Exercise prompt: Reproduce the listing from the line containing "At what distance from" through the end of the listing, inclusive, swapping "yellow double center line" for "painted lane divider" and leaving everything else unchanged.

....

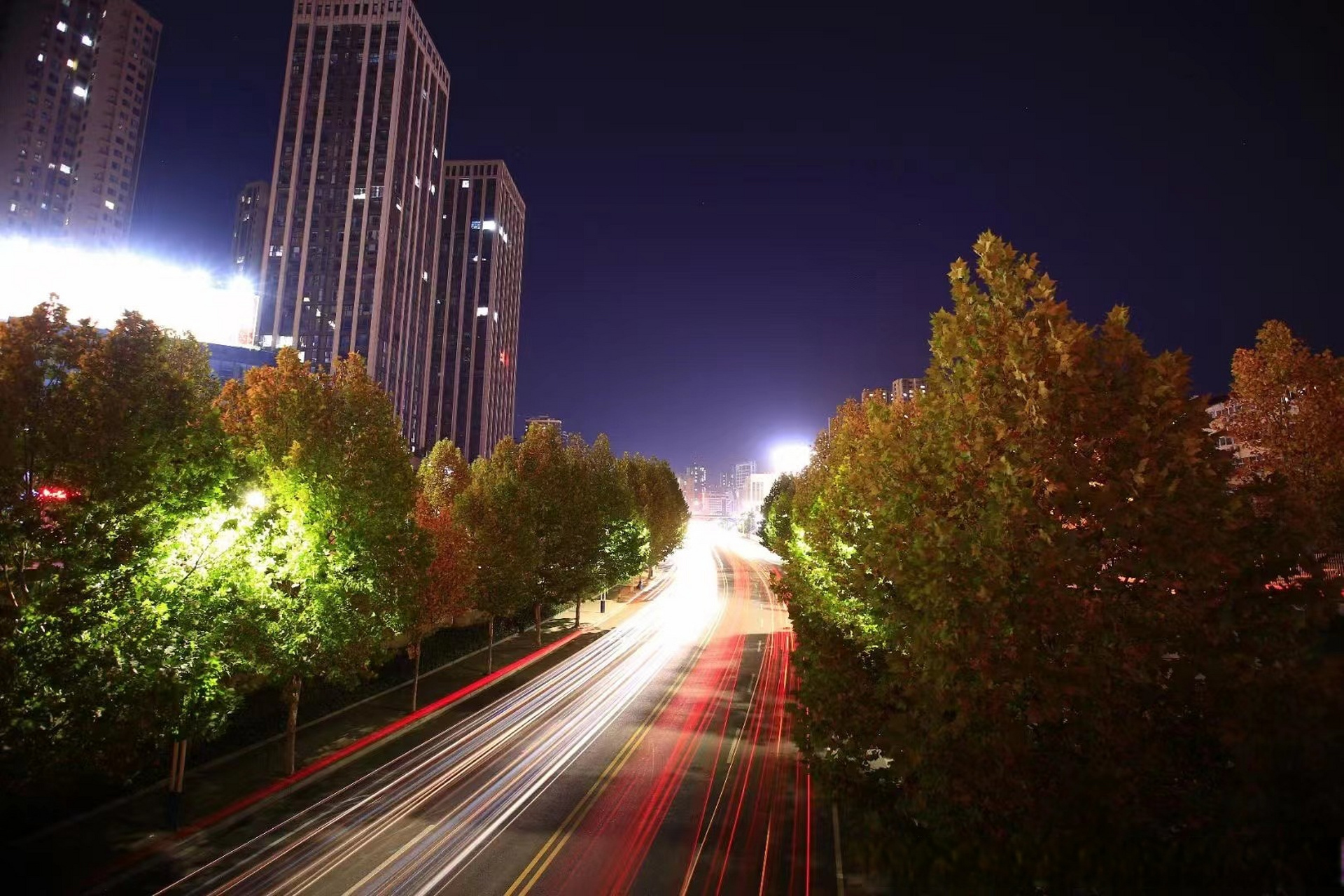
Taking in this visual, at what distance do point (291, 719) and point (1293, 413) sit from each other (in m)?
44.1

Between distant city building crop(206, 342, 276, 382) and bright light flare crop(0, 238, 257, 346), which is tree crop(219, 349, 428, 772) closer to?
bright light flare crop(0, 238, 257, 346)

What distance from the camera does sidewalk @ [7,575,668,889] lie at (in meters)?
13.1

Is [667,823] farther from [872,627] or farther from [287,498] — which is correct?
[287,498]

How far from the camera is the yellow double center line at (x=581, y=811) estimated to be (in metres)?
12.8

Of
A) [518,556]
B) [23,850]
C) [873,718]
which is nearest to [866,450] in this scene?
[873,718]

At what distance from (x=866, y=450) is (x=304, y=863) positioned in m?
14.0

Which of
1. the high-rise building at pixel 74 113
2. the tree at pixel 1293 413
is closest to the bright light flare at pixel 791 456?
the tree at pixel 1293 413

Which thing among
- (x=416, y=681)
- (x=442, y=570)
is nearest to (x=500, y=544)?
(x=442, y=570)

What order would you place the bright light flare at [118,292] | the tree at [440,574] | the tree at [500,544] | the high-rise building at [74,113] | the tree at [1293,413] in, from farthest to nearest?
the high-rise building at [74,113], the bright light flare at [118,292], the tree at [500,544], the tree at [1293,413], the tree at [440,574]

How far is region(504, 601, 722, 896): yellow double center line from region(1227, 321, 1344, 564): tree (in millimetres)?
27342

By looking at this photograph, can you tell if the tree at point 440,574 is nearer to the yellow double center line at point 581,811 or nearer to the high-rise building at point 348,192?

....

Exercise solution:
At what distance from (x=866, y=450) is (x=304, y=863) positioned in m?
14.0

Which of
1. the high-rise building at pixel 74 113
2. the tree at pixel 1293 413
is closest to the bright light flare at pixel 791 456?
the tree at pixel 1293 413

Which thing among
- (x=416, y=681)
- (x=442, y=570)
is nearest to (x=500, y=544)?
(x=442, y=570)

What order would you place the bright light flare at [118,292] | the tree at [440,574] | the tree at [500,544] | the high-rise building at [74,113] | the tree at [1293,413] in, from farthest to nearest?
the high-rise building at [74,113], the bright light flare at [118,292], the tree at [500,544], the tree at [1293,413], the tree at [440,574]

How far is region(504, 601, 722, 896): painted lane divider from region(1227, 321, 1344, 564): tree (in millimetres)?
27342

By looking at this photograph, can you tell if the tree at point 440,574 is nearer to the painted lane divider at point 581,811 or nearer to the high-rise building at point 348,192?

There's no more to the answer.